Systemic treatment is indicated in clearly defined cases of Old World tegumentary leishmaniasis ([1,2]). The advantages and disadvantages of 4 possible drugs are as follows. (1) The first drug is pentavalent antimonials. In OWCL, the efficacy of systemic pentavalent antimony is poorly documented. Pentavalent antimonial (20 mg/kg for 10–14 days) achieved modest cure rates in L major cutaneous leishmaniasis (CL) ranging from only 52% to 87% at 3 weeks, and in 1 study it was not superior to placebo [1]. For Leishmania tropica CL, the cure rates were even lower and ranged from 41% to 55% [1], but rates were not studied for Leishmania infantum/Leishmania donovani CL. Considering such low efficacy and high toxicity, pentavalent antimonials are no longer the first-line treatment for complicated OWCL and OWML. (2) The second drug, liposomal amphotericin B (3 mg/kg per day for 5 consecutive days and at day 10, with a total dose of 18 mg/kg), had a cure rate of 84% in 13 travelers and immigrants with L tropica CL [6]. Considering such good efficacy, although data are scare and the cost is high, it might be considered as a first-line treatment. (3) The third drug is fluconazole. Because previously described promising results of treatment with fluconazole (200 mg daily for 6 weeks) could not be reproduced, and higher doses of the drug led to significantly higher adverse events, fluconazole should only be considered as a third-line treatment of complicated OWCL [7]. (4) The fourth drug is miltefosine. In 3 treatment studies of L major that included a total of 81 patients, CL cure rates of miltefosine (150 mg daily for 28 days) had a mean of 93% (range, 87%–100%) [8-10]. For L tropica and L infantum/L donovani CL, experience with miltefosine is limited to a small number of case reports.

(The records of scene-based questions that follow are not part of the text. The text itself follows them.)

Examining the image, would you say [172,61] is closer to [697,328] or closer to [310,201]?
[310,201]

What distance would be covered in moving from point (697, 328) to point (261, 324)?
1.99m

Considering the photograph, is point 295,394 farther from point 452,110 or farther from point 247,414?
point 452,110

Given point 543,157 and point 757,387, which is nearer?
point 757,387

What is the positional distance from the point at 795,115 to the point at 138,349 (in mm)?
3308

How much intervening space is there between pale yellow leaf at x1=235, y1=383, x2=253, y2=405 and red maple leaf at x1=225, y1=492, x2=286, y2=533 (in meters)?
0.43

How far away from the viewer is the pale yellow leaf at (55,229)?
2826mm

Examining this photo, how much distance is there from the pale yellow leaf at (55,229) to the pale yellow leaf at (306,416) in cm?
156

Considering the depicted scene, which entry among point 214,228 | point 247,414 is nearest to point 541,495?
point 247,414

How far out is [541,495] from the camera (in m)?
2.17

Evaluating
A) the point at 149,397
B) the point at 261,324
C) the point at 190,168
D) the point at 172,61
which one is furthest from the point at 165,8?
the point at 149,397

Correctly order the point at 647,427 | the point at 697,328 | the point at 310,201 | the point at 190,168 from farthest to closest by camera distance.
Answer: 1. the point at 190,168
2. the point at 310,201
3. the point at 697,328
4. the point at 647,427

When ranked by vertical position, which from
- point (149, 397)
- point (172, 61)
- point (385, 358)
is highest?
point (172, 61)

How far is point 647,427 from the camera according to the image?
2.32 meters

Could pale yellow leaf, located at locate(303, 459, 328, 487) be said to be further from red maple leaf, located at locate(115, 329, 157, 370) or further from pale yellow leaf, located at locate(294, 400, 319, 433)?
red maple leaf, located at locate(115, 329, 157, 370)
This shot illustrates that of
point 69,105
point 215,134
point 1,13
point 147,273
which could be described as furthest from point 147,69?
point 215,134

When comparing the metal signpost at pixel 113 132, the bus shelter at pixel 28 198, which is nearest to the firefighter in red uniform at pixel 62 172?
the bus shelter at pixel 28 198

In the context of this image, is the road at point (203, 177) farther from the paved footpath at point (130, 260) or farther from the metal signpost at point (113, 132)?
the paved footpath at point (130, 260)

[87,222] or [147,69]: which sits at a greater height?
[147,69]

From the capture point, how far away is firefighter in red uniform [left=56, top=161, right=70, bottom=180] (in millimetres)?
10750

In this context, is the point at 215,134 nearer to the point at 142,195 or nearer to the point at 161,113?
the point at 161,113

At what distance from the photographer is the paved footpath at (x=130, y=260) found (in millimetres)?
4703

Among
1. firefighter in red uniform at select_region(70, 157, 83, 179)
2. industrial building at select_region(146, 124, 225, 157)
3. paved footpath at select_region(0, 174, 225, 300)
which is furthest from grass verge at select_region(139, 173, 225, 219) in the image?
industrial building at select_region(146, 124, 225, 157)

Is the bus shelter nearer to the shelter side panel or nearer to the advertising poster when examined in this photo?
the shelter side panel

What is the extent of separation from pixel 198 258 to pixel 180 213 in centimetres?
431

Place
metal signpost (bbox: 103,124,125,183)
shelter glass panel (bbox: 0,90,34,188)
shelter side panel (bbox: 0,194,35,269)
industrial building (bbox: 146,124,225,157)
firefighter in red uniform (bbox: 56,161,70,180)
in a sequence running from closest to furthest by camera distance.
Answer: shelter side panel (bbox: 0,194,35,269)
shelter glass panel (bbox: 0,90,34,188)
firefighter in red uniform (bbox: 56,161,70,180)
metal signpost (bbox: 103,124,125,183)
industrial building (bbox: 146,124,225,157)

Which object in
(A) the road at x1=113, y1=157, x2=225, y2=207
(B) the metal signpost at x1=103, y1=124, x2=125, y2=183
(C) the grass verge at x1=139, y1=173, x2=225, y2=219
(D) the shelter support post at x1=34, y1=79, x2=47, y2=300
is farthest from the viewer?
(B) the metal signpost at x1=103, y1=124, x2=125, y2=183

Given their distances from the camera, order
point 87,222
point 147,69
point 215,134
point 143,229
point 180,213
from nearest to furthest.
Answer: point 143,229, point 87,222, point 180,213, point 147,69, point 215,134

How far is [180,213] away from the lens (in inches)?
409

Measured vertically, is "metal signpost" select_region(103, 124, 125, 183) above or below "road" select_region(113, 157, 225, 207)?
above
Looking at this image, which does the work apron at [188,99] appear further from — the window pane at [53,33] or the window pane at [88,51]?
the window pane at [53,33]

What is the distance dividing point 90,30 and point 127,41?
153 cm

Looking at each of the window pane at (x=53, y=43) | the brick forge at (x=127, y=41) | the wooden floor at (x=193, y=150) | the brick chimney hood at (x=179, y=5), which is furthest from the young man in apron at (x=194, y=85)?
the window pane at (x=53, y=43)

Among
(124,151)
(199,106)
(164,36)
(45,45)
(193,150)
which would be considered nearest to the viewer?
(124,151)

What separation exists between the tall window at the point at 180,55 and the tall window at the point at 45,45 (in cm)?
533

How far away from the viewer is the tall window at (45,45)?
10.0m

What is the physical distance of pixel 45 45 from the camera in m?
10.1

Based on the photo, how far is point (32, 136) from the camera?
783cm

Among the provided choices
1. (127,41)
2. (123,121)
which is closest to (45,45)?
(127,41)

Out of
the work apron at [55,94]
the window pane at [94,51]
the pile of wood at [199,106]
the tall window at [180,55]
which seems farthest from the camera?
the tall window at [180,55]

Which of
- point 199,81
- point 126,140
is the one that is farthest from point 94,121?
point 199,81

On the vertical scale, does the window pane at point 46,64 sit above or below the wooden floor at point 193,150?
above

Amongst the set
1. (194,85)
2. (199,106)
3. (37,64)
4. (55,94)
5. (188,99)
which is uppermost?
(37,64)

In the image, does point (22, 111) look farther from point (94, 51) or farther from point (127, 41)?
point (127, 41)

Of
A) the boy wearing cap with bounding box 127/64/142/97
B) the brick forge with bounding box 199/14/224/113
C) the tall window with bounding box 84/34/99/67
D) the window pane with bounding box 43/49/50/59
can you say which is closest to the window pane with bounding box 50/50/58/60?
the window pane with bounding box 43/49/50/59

We compiled a case series of 24 cases of complicated OWCL (n = 17) and OWML that were treated with miltefosine. All 24 cases responded favorable to miltefosine treatment and showed clinical cure. The completion of the treatment course by all 24 patients reflects the overall good tolerability of miltefosine. Although relapses occurred in 2 patients with persistent immunosuppression, no relapses were observed among immunocompetent patients over a median follow-up time of 10 months (range, 3–48 months). Therefore, miltefosine seems to have excellent efficacy in immunocompetent patients suffering from complicated OWCL and OWML. Immunocompromised patients are at risk of sustaining relapse, irrespective of the specific treatment applied: 1 of the 2 relapsing patients suffered from “Good syndrome” (a rare cause of combined B- and T-cell immunodeficiency in adults) and even sustained multiple relapses irrespective of several rounds of treatment with different regimens. Because immunosuppression in this patient was persistent, the patient was finally put on indefinite secondary prophylaxis with monthly meglumine antimoniate and no further relapse was observed until his death, which was unrelated to leishmaniasis. In the other patient who relapsed, the infliximab therapy for ankylosing spondylitis had been resumed. The limitations of this study are its retrospective design, a possible publication bias of the reported cases, and the small number of patients included in the study.

CONCLUSIONS

Complicated Old World CL and OWML constitute an indication for systemic treatment. Systematic studies of systemic treatment of OWCL and OWML are scarce, and conclusions for practical decisions are based on case reports and case series. Because pentavalent antimonials are relatively toxic and show limited cure rates and fluconazole has questionable efficacy, liposomal amphotericin B and miltefosine seem to be viable and promising treatment options for complicated OWCL and OWML. Because of easy oral administration, the overall good tolerability, and the promising results, miltefosine may be considered as a first-line treatment for complicated OWCL and OWML.